**Stated goal**: Omit every picture, then give all the entries again exactly.
********************
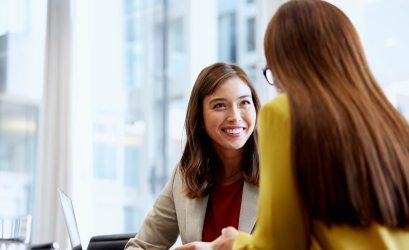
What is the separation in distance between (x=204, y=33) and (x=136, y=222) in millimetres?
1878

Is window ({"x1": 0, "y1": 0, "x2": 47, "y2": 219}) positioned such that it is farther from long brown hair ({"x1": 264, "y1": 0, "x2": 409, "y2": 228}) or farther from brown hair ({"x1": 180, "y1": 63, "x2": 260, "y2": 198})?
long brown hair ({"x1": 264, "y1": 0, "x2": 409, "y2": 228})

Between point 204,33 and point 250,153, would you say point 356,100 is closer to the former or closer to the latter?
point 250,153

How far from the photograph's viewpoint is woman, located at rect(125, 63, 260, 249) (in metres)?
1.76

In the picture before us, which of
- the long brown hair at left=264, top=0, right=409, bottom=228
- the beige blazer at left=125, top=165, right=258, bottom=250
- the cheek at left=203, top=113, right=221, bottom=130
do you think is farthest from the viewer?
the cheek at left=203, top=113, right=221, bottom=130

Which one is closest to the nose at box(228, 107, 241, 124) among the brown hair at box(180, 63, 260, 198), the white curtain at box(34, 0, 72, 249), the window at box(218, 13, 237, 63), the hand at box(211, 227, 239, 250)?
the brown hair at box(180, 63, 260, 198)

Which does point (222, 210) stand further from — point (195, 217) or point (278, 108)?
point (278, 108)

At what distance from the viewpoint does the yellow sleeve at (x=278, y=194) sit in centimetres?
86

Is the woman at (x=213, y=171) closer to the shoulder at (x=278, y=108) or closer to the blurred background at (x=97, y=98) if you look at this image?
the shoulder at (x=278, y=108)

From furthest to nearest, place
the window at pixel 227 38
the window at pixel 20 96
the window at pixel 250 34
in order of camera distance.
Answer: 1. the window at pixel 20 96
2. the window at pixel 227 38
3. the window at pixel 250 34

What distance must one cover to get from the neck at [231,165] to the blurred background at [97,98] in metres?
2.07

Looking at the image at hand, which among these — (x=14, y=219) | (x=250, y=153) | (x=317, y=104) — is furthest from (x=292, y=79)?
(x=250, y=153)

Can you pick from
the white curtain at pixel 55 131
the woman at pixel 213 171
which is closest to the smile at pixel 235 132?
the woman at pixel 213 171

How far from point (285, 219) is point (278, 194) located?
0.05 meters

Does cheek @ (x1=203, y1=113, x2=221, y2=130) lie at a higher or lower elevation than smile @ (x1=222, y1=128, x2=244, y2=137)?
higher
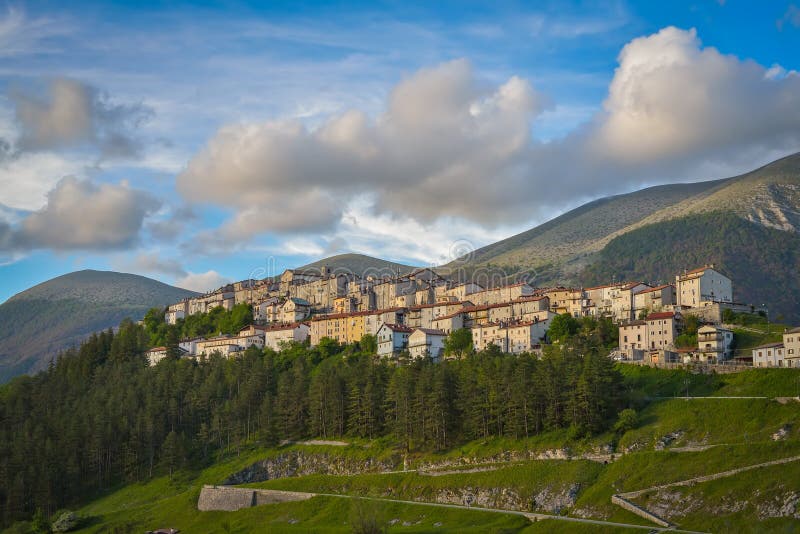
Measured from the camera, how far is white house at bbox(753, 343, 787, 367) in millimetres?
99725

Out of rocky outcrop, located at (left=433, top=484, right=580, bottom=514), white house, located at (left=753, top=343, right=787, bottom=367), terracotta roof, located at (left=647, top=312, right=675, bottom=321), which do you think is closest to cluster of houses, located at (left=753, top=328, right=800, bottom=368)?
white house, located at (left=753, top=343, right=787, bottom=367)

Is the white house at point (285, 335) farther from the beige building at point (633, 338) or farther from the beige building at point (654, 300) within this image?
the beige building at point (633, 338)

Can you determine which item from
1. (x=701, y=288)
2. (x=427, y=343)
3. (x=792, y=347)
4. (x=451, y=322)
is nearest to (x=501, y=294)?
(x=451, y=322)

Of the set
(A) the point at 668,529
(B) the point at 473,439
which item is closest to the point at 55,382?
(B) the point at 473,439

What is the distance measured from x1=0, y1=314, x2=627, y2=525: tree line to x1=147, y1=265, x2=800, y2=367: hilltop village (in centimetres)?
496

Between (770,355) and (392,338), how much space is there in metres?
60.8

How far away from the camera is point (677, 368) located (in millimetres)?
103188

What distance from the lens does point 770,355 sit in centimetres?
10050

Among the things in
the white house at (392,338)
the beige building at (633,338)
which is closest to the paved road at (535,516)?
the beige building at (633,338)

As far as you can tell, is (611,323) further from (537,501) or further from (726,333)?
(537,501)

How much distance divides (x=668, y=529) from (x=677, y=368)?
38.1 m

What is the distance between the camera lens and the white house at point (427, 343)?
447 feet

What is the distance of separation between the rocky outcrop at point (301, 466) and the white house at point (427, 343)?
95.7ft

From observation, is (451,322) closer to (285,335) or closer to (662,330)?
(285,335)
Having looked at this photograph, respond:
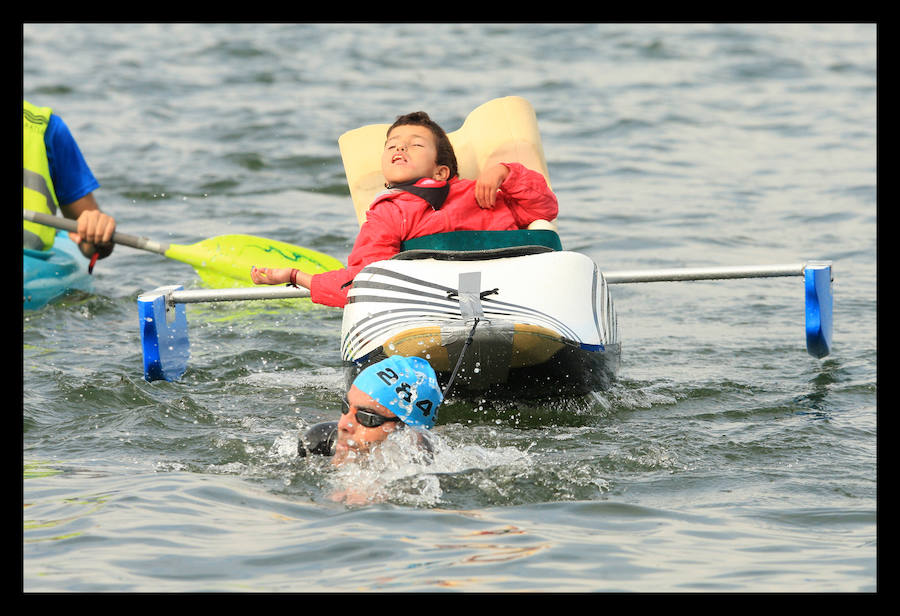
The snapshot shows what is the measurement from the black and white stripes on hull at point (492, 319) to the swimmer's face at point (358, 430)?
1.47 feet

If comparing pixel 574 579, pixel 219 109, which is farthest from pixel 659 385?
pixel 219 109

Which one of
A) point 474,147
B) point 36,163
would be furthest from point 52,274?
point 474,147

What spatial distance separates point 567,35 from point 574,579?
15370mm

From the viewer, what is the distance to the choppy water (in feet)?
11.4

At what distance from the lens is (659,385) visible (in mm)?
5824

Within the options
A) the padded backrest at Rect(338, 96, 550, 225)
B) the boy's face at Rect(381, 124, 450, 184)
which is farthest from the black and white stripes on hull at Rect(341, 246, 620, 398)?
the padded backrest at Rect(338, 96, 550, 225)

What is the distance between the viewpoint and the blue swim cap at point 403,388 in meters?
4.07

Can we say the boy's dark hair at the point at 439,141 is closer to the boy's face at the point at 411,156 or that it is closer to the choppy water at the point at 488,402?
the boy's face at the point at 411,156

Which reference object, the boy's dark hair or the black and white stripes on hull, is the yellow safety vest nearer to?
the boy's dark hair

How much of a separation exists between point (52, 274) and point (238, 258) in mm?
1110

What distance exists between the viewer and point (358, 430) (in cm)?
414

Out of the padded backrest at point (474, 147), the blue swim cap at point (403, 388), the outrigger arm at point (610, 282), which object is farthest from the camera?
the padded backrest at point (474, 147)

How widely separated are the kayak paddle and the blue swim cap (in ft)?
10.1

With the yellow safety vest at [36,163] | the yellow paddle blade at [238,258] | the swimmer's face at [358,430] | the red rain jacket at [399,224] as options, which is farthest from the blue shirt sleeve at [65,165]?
********************
**Worked answer**:
What is the separation in distance between (x=204, y=33) and (x=136, y=222) in millimetres?
1878

Is window ({"x1": 0, "y1": 0, "x2": 47, "y2": 219}) positioned such that it is farther from long brown hair ({"x1": 264, "y1": 0, "x2": 409, "y2": 228}) or farther from brown hair ({"x1": 180, "y1": 63, "x2": 260, "y2": 198})?
long brown hair ({"x1": 264, "y1": 0, "x2": 409, "y2": 228})

Between point 204,33 and point 250,153, would you say point 356,100 is closer to the former or closer to the latter?
point 250,153

How far from the photograph's viewpoint is woman, located at rect(125, 63, 260, 249) (in metres)?
1.76

In the picture before us, which of
- the long brown hair at left=264, top=0, right=409, bottom=228
- the beige blazer at left=125, top=165, right=258, bottom=250
- the cheek at left=203, top=113, right=221, bottom=130
do you think is farthest from the viewer?
the cheek at left=203, top=113, right=221, bottom=130

Which one is closest to the nose at box(228, 107, 241, 124) among the brown hair at box(180, 63, 260, 198), the white curtain at box(34, 0, 72, 249), the window at box(218, 13, 237, 63), the hand at box(211, 227, 239, 250)?
the brown hair at box(180, 63, 260, 198)

Which does point (222, 210) stand further from — point (195, 217) or point (278, 108)?
point (278, 108)

At what distance from the viewpoint does the yellow sleeve at (x=278, y=194) sit in centimetres?
86

Is the woman at (x=213, y=171) closer to the shoulder at (x=278, y=108) or closer to the blurred background at (x=97, y=98) if you look at this image?
the shoulder at (x=278, y=108)

From furthest to nearest, place
the window at pixel 227 38
the window at pixel 20 96
the window at pixel 250 34
in order of camera distance.
Answer: 1. the window at pixel 20 96
2. the window at pixel 227 38
3. the window at pixel 250 34

What distance must one cover to get from the neck at [231,165] to the blurred background at [97,98] in metres?
2.07

Looking at the image at hand, which among these — (x=14, y=219) | (x=250, y=153) | (x=317, y=104) — is furthest from (x=292, y=79)?
(x=250, y=153)

Can you pick from
the white curtain at pixel 55 131
the woman at pixel 213 171
which is closest to the smile at pixel 235 132?
the woman at pixel 213 171

How far from point (285, 219) is point (278, 194) located?
0.05 meters

Does cheek @ (x1=203, y1=113, x2=221, y2=130) lie at a higher or lower elevation than smile @ (x1=222, y1=128, x2=244, y2=137)?
higher
Measured from the camera, how far is white house at bbox(753, 343, 787, 367) in millimetres?
99725

Out of rocky outcrop, located at (left=433, top=484, right=580, bottom=514), white house, located at (left=753, top=343, right=787, bottom=367), terracotta roof, located at (left=647, top=312, right=675, bottom=321), which do you think is closest to cluster of houses, located at (left=753, top=328, right=800, bottom=368)?
white house, located at (left=753, top=343, right=787, bottom=367)

Is the white house at point (285, 335) farther from the beige building at point (633, 338) or farther from the beige building at point (654, 300) within this image?
the beige building at point (633, 338)

Can you determine which item from
1. (x=701, y=288)
2. (x=427, y=343)
3. (x=792, y=347)
4. (x=451, y=322)
is nearest to (x=501, y=294)?
(x=451, y=322)

Of the set
(A) the point at 668,529
(B) the point at 473,439
which item is closest to the point at 55,382?
(B) the point at 473,439

What is the distance measured from x1=0, y1=314, x2=627, y2=525: tree line to x1=147, y1=265, x2=800, y2=367: hilltop village (in centimetres)?
496

Between (770,355) and (392,338), how much space is there in metres?
60.8

How far away from the camera is point (677, 368) located (in millimetres)?
103188

What distance from the lens does point 770,355 sit in centimetres?
10050

Among the things in
the white house at (392,338)
the beige building at (633,338)
which is closest to the paved road at (535,516)?
the beige building at (633,338)

As far as you can tell, is (611,323) further from (537,501) or further from (726,333)?
(537,501)

How much distance divides (x=668, y=529) from (x=677, y=368)?
38.1 m

What is the distance between the camera lens and the white house at point (427, 343)?
447 feet

What is the distance of separation between the rocky outcrop at point (301, 466) and the white house at point (427, 343)?
95.7ft

From observation, is (451,322) closer to (285,335) or closer to (662,330)?
(285,335)
Having looked at this photograph, respond:
The snapshot shows what is the measurement from the black and white stripes on hull at point (492, 319) to the swimmer's face at point (358, 430)?
1.47 feet

If comparing pixel 574 579, pixel 219 109, which is farthest from pixel 659 385?
pixel 219 109

Which one of
A) point 474,147
B) point 36,163
would be furthest from point 52,274?
point 474,147

What spatial distance separates point 567,35 from point 574,579?
15370mm

From the viewer, what is the distance to the choppy water (in feet)?
11.4

At what distance from the lens is (659,385) visible (in mm)?
5824

Within the options
A) the padded backrest at Rect(338, 96, 550, 225)
B) the boy's face at Rect(381, 124, 450, 184)
which is farthest from the black and white stripes on hull at Rect(341, 246, 620, 398)?
the padded backrest at Rect(338, 96, 550, 225)

What is the distance between the viewpoint and the blue swim cap at point 403,388 in meters?
4.07

Can we say the boy's dark hair at the point at 439,141 is closer to the boy's face at the point at 411,156 or that it is closer to the choppy water at the point at 488,402?
the boy's face at the point at 411,156

Which reference object, the boy's dark hair or the black and white stripes on hull, is the yellow safety vest nearer to?
the boy's dark hair

How much of a separation exists between point (52, 274) and point (238, 258) in mm?
1110

What distance exists between the viewer and point (358, 430) (in cm)?
414

Out of the padded backrest at point (474, 147), the blue swim cap at point (403, 388), the outrigger arm at point (610, 282), which object is farthest from the camera?
the padded backrest at point (474, 147)

How widely separated are the kayak paddle and the blue swim cap (in ft)?
10.1

With the yellow safety vest at [36,163] | the yellow paddle blade at [238,258] | the swimmer's face at [358,430] | the red rain jacket at [399,224] as options, which is farthest from the blue shirt sleeve at [65,165]?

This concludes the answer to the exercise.